▸ **Completa lo siguiente**:
(1) Explica por qué el texto sobre el crimen organizado califica esa categoría de mantra.
(2) Enumera todas las organizaciones criminales que se nombran en el texto sobre el crimen organizado.
(3) Reescribe el fragmento del texto sobre el crimen organizado que va desde "El crimen organizado" hasta "de la violencia.", ambos incluidos, cambiando "mantra" por "fórmula".

El crimen organizado es una categoría ahistórica, una especie de mantra cuya mera pronunciación hace innecesaria la tarea de sumergirse en la historicidad y las particularidades locales de los fenómenos de la violencia.

Es posible que no representen la mayoría, pero un conjunto de destacados pensadores y penalistas del ámbito continental empiezan a advertir las consecuencias de lo que describen como un proceso de unificación legislativa que, emanado de los centros de poder, opera en contextos sociales y políticos muy distintos a los lugares de origen de su formulación. En tal sentido, los múltiples acuerdos internacionales que siguieron a la fundacional Convención de Naciones Unidas contra la Delincuencia organizada en el año 2000 (Convención de Palermo) lograron homogeneizar un discurso, legislación e institucionalidad de similares contenidos y funciones, tan válidas y aplicables para quienes tienen la tarea de combatir la mafia albanesa y la camorra italiana en el contexto europeo, como para quienes deben enfrentar en una realidad totalmente diferente a las maras salvadoreñas, el cártel de Sinaloa o el PCC brasileño. Esta dinámica representa la adopción de los lineamientos de una teoría criminológica importada, que bajo el signo de la excepcionalidad que expone la violencia desatada habilita la redacción de una legislación extraordinaria restrictiva de derechos con la disminución de las garantías procesales, focalizando su accionar en algunos delitos que no son necesariamente los que entrañan mayores daños sociales y persiguiendo a determinados actores, generalmente integrantes de los sectores más excluidos de la sociedad.

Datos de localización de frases
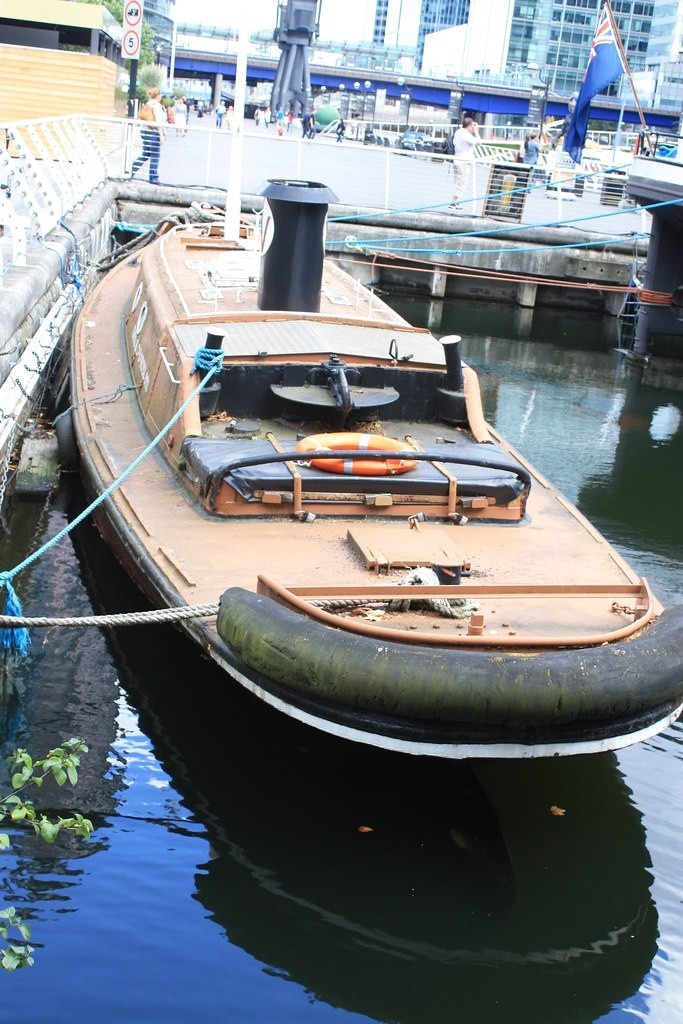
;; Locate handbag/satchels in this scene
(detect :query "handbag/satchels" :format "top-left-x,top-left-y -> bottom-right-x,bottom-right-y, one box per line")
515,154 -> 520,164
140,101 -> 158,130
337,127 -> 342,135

==

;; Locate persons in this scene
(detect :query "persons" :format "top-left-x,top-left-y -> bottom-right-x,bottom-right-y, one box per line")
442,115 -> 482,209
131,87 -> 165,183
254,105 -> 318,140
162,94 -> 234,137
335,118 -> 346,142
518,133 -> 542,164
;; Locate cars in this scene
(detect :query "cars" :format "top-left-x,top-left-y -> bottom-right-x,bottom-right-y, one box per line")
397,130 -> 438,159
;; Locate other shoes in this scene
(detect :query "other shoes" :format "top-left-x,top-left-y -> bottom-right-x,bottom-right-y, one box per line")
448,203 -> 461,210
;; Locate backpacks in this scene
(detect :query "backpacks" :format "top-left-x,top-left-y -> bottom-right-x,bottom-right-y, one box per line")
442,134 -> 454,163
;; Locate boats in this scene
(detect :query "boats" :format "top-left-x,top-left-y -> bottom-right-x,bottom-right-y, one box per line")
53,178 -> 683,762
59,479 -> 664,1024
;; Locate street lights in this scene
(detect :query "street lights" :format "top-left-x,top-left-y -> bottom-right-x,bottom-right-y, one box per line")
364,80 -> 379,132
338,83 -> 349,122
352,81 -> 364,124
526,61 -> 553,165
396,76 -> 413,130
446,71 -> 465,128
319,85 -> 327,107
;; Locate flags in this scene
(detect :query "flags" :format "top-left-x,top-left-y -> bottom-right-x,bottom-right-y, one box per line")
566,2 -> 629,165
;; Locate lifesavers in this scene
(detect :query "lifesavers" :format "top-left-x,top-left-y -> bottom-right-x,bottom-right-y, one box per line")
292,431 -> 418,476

▸ **Respuestas por tarea**:
(1) Porque su mera pronunciación hace innecesaria la tarea de sumergirse en la historicidad y las particularidades locales de los fenómenos de la violencia.

(2)
- La mafia albanesa
- La camorra italiana
- Las maras salvadoreñas
- El cártel de Sinaloa
- El PCC brasileño

(3)
El crimen organizado es una categoría ahistórica, una especie de fórmula cuya mera pronunciación hace innecesaria la tarea de sumergirse en la historicidad y las particularidades locales de los fenómenos de la violencia.